In prior studies, the team was able to demonstrate comparable neuroprotective effects of the TwinF Interface Inhibitor FP802 in disease models for amyotrophic lateral sclerosis (ALS), in which the NMDAR/TRPM4 complex also plays a role.
The researchers therefore believe they have found in the novel inhibitor a potentially widely applicable pharmacological principle that could slow or even stop the progression of neurodegenerative diseases like Alzheimer’s and ALS. Prof. Bading reports, however, that a prospective clinical application is still a long way off.
“The previous results are quite promising in the preclinical context, but comprehensive pharmacological development, toxicological experiments, and clinical studies are needed to realize a possible application in humans,” stresses the scientist.
In close cooperation with FundaMental Pharma, the neuroprotective molecule FP802 is to be optimized for this in the coming years.
Funding: The research was funded by the German Research Foundation, the European Research Council, the former Federal Ministry of Education and Research, the National Natural Science Foundation of China, and the east Chinese province of Shandong.
The results were published in the journal Molecular Psychiatry.
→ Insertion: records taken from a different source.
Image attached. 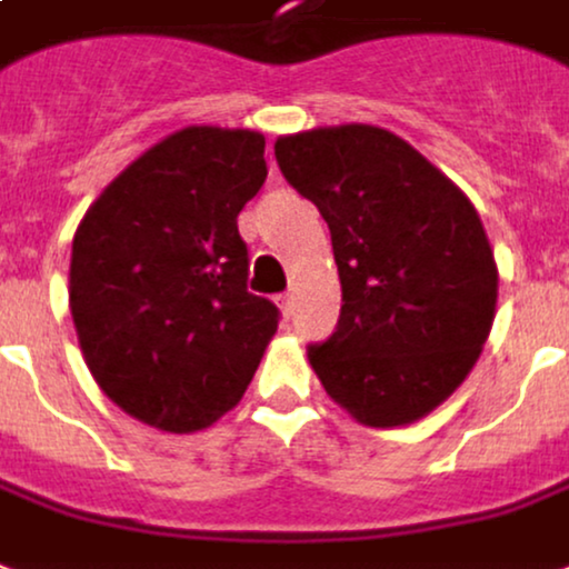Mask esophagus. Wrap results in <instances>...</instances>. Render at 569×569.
Listing matches in <instances>:
<instances>
[{"label": "esophagus", "instance_id": "esophagus-1", "mask_svg": "<svg viewBox=\"0 0 569 569\" xmlns=\"http://www.w3.org/2000/svg\"><path fill=\"white\" fill-rule=\"evenodd\" d=\"M279 306H281V312H284V315L293 312V293H281Z\"/></svg>", "mask_w": 569, "mask_h": 569}]
</instances>
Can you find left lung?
Instances as JSON below:
<instances>
[{
  "label": "left lung",
  "instance_id": "left-lung-1",
  "mask_svg": "<svg viewBox=\"0 0 569 569\" xmlns=\"http://www.w3.org/2000/svg\"><path fill=\"white\" fill-rule=\"evenodd\" d=\"M276 160L330 227L342 281L333 336L309 346L312 370L360 425L425 418L467 379L495 321V251L472 202L367 123L284 136Z\"/></svg>",
  "mask_w": 569,
  "mask_h": 569
}]
</instances>
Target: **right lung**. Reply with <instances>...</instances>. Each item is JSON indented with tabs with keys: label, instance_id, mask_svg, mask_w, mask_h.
<instances>
[{
	"label": "right lung",
	"instance_id": "1",
	"mask_svg": "<svg viewBox=\"0 0 569 569\" xmlns=\"http://www.w3.org/2000/svg\"><path fill=\"white\" fill-rule=\"evenodd\" d=\"M263 136L188 127L127 166L72 242L69 306L99 388L188 433L242 400L279 327L248 290L239 211L267 181Z\"/></svg>",
	"mask_w": 569,
	"mask_h": 569
}]
</instances>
About this genetics and Alzheimer’s disease research news
Author: Ute Mueller-Detert
Source: Heidelberg University
Contact: Ute Mueller-Detert – Heidelberg University
Image: The image is credited to Neuroscience News
Original Research: Open access.
“The NMDAR/TRPM4 death complex is a major promoter of disease progression in the 5xFAD mouse model of Alzheimer’s disease” by Hilmar Bading et al. Molecular Psychiatry
Abstract
The NMDAR/TRPM4 death complex is a major promoter of disease progression in the 5xFAD mouse model of Alzheimer’s disease
Alzheimer’s disease (AD) is the most prevalent neurodegenerative disorder, characterized by cognitive decline and neuronal degeneration.
The formation of amyloid β plaques and neurofibrillary tangles are key morphological features of AD pathology. However, the specific molecules responsible for the cell destruction triggered by amyloid β and tau proteinopathies in AD has not yet been identified.
Here we use the 5xFAD mouse model of AD to investigate the role of a recently discovered death signaling complex which consists of the extrasynaptic N-methyl-D-aspartate receptor (NMDAR) and the transient receptor potential cation channel subfamily M member 4 (TRPM4).
The NMDAR/TRPM4 death complex is responsible for toxic signaling of glutamate, which has been implicated in AD pathogenesis.
We detected an increase in NMDAR/TRPM4 death complex formation in the brains of 5xFAD mice. This increase was blocked by the oral application of FP802, a small molecule TwinF interface inhibitor that can disrupt and thereby detoxify the NMDAR/TRPM4 death complex.
FP802 treatment prevented the cognitive decline of 5xFAD mice assessed using a series of memory tasks. It also preserved the structural complexity of dendrites, prevented the loss of synapses, reduced amyloid β plaque formation, and protected against pathological alterations of mitochondria.
These results identify the NMDAR/TRPM4 death complex as a major promoter of AD disease progression, amplifying potentially self-perpetuating pathological processes initiated by amyloid β.
TwinF interface inhibitors offer a novel therapeutic avenue, serving as an alternative or complementary treatment to antibody-mediated clearing of amyloid β from AD brains.